Em grande parte, as brincadeiras locomotoras eram realizadas pelos indivíduos
imaturos do grupo, enquanto os adultos se restringiam a participar mais das
brincadeiras sociais.
Desta
forma, pode-se especular com base nesse estudo sobre uma das questões que
divide os cientistas que trabalham nesse campo atualmente: qual a verdadeira
função da brincadeira para os animais e quais benefícios essa atividade
proporciona? Alguns estudiosos defendem que a brincadeira traz benefícios a
curto prazo, quando os animais
(principalmente os filhotes) aprendem até onde vão suas capacidades motoras e a
versatilidade de seus movimentos. Em contraponto, outros teorizam que os
benefícios são refletidos ao longo do tempo, em
que, por meio de brincadeiras, os
filhotes espelham e aprendem outros comportamentos (como o da caça, por
exemplo) e os adultos apreendem a lidar com o inesperado e a reagir a
diferentes tipos de situações.
Seja
qual for a corrente defendida, todos aqueles que estudam este assunto partilham
de um mesmo princípio: o brincar é uma atividade benéfica para o animal.
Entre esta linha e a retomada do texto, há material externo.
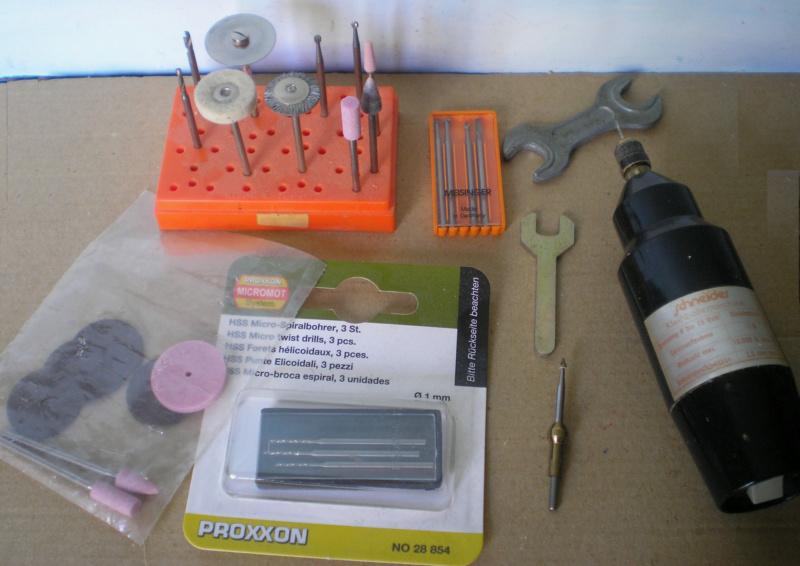 Bemalungen, Umbauten, Modellierungen - neue Cowboys für meine Dioramen - Seite 12 Werkze12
Ainda
que sejam atividades que aparentemente não possuem uma função definida, não se
pode negar sua importância para o animal, seja para que ele desenvolva sua
capacidade física ou até mesmo interaja com seus pares e desenvolva laços de
convivência. Pensando dessa maneira, será que a brincadeira dessa forma também
não se aplica a nós, humanos? Afinal, ainda que muitas das vezes esqueçamos tal
fato, somos também uma espécie animal que se desenvolve e que partilha o mesmo
ambiente. Seria então a brincadeira uma forma de nossas crianças desenvolverem
e testarem seus limites físicos ou uma atividade na qual aprendemos a conviver
com nossos semelhantes? Ou ambos os casos?
Achou
interessante? Seguem em anexo as
reportagens e artigos que compõem parte da
pesquisa realizada sobre animais e brincadeiras. Comente, partilhe, opine! Venha
brincar com a gente!
Referências:
- GOLDMAN, Jason G. Why do animals like play? BBC- Future. Disponível em: http://www.bbc.com/future/story/20130109-why-do-animals-like-to-play . Acessado em 29 de Outubro de 2010.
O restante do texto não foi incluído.